# General > Genealogy >  6 Bank Row, Pultneytown, Wick, Caithness, Scotland

## Sandylena

Hi
Can anyone tell me anything about this house at all. It shows up several times in the history of my Sutherland Family.
George Sutherland my Grandfather was born there to Isabella (Jessie) Sutherland in 1899. She was the unwed daughter of David Sutherland and Janet (Jessie) Bruce. At the time of his birth Isabella was living at 6 Bank Row with her widowed Mother.
Eventually Isabella (Jessie) Sutherland married in 1908, again at the house on Bank Row. Her new husband Charles Neate and herself had two sons also born at 6 Bank Row. David Charles Neate in 1909 and William Frederick in 1910.
George Sutherland died in 1974 in Inverkeithing, Fife. 
My Mother never knew her Father George Sutherland as after the death of his first wife Beatrice Peacock, my Mother then 18 months old was handed over to a half sister of Beatrice Peacock's. Mum was raised by that family.

**DATASET SECTION**:
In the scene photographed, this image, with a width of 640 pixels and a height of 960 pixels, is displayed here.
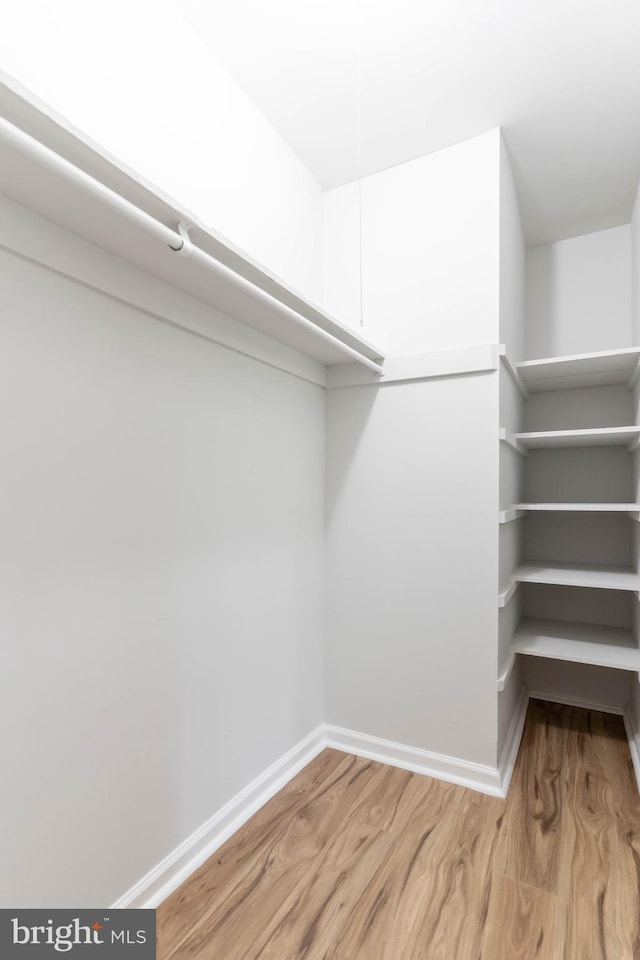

**WHAT IS BEING ASKED**: Sum up the forum post about 6 Bank Row in three sentences.

**OUTPUT FOR THIS EXERCISE**: The poster asks for any information about 6 Bank Row in Pultneytown, Wick, Caithness, a house that shows up several times in their Sutherland family history. The poster's grandfather George Sutherland was born there in 1899 to the unwed Isabella (Jessie) Sutherland, who was living there with her widowed mother. Isabella later married Charles Neate there in 1908, and their sons David Charles and William Frederick were born there in 1909 and 1910.